I need to setup a system that is completely isolated from the rest of the network, but it still needs to have internet access. This machine needs to have ports open to the rest of the Internet for web, email and DNS. Since it will have ports open and the rest of the computers on the network should be protected from incoming connections I believe this computer should be behind a router that forwards only the ports for HTTP (80), email (25, I believe) and DNS (51 I believe). I will have to double check the ports, but that's a bit irrelevant right now.

To keep the rest of the network isolated so that this machine (if compromised) cannot access the rest of the network I believe I would need a second router to block all incoming connections. The second router's gateway would be the first router's IP.

Here's a diagram to better explain what I tried to put into words.

My question: Is this the best way to go about keeping computer 1 completely isolated from the rest of the computers on the network, while still allowing them to all share the same connection? This is not a high-budget job, obviously, so these routers are not going to be Cisco or anything exotic.

// Edit: Forgot. I also think I could put computer 1 on its own subnet, 10.x.x.x and the rest of the network on 192.x.x.x just to help keep things as best isolated as possible. Would this matter?

These systems all have log in's correct? With limited rights? Just dont share anything. Lock it down. Not sure you need to have the extra router and switch.

Make it a different workgroup so the one cant see the others. There should be some way to do it w/o the extra hardware.

They have log-ins as stand-alone machines, not as members of a domain.

There are shared drives, as 1 of the systems is a file/database server that is independent of the web and it is imperative that system not be breached, but funds don't allow for two separate connections to the Internet--1 for the web/email/DNS server and one for the rest of the network where all incoming connections are blocked.

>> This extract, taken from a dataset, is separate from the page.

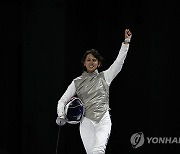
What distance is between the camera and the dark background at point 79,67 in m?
3.77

I'm not positive I need the second router/switch, but I think it is probably the easiest and most secure way to guarantee no unwanted access will occur. The few extra dollars for a second router and switch is not a concern. When I meant low-budget I meant not $5K on a Cisco router, not that $150 couldn't be spent for some extra hardware.

mmonnin said
These systems all have log in's correct? With limited rights? Just dont share anything. Lock it down. Not sure you need to have the extra router and switch.

Make it a different workgroup so the one cant see the others. There should be some way to do it w/o the extra hardware.